> Dataset excerpt:

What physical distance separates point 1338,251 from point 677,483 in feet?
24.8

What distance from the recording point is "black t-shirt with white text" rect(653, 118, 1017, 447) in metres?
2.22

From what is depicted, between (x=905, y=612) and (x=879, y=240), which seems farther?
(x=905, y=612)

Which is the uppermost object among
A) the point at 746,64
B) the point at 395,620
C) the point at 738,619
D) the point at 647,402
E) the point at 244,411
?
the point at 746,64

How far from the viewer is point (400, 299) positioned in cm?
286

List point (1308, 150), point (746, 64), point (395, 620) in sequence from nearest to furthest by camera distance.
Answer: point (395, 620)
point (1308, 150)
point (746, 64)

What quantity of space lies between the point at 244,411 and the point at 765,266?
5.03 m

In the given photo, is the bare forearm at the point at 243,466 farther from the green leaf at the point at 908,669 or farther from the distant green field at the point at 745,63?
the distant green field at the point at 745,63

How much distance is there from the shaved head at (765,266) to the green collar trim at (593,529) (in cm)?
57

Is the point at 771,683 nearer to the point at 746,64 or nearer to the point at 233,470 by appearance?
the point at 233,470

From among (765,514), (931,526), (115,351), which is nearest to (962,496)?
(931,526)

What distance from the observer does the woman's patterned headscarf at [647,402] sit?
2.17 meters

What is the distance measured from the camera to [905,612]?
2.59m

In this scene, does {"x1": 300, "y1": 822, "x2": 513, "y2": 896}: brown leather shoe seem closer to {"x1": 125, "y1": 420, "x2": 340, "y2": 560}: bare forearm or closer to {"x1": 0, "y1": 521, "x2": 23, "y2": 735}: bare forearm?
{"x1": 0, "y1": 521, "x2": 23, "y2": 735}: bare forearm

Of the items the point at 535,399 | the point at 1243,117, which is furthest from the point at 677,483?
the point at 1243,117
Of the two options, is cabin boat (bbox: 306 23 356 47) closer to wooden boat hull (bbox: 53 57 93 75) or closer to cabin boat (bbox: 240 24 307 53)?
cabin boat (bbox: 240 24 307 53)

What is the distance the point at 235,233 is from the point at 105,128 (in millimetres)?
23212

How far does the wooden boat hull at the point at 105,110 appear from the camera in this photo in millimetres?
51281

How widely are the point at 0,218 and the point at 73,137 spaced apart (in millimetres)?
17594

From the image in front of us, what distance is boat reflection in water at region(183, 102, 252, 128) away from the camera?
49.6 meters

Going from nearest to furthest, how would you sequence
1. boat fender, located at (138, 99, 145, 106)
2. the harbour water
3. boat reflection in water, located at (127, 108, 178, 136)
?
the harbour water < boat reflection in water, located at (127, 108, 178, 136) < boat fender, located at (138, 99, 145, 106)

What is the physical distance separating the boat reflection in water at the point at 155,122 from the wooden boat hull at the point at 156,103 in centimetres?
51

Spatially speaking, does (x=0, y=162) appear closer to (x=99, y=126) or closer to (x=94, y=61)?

> What to work on: Your task is to reproduce, exactly and exclusively, the lines from the one holding "How far does" through the final line of the listing.

> Solution:
How far does the wooden boat hull at the point at 105,110 appear from the camera in this photo in millimetres?
51281

How widely are the point at 0,218 and the point at 73,137 spaced apart (in millimetres)?
17594

From the image in front of us, what distance is boat reflection in water at region(183, 102, 252, 128) away from the camera?
49.6 meters

Going from nearest to furthest, how would you sequence
1. boat fender, located at (138, 99, 145, 106)
2. the harbour water
3. boat reflection in water, located at (127, 108, 178, 136)
?
the harbour water < boat reflection in water, located at (127, 108, 178, 136) < boat fender, located at (138, 99, 145, 106)

What is the physical distance separating the boat reflection in water at the point at 155,122 from the wooden boat hull at the point at 156,103 in centimetres?
51

Spatially speaking, does (x=0, y=162) appear closer to (x=99, y=126) or closer to (x=94, y=61)?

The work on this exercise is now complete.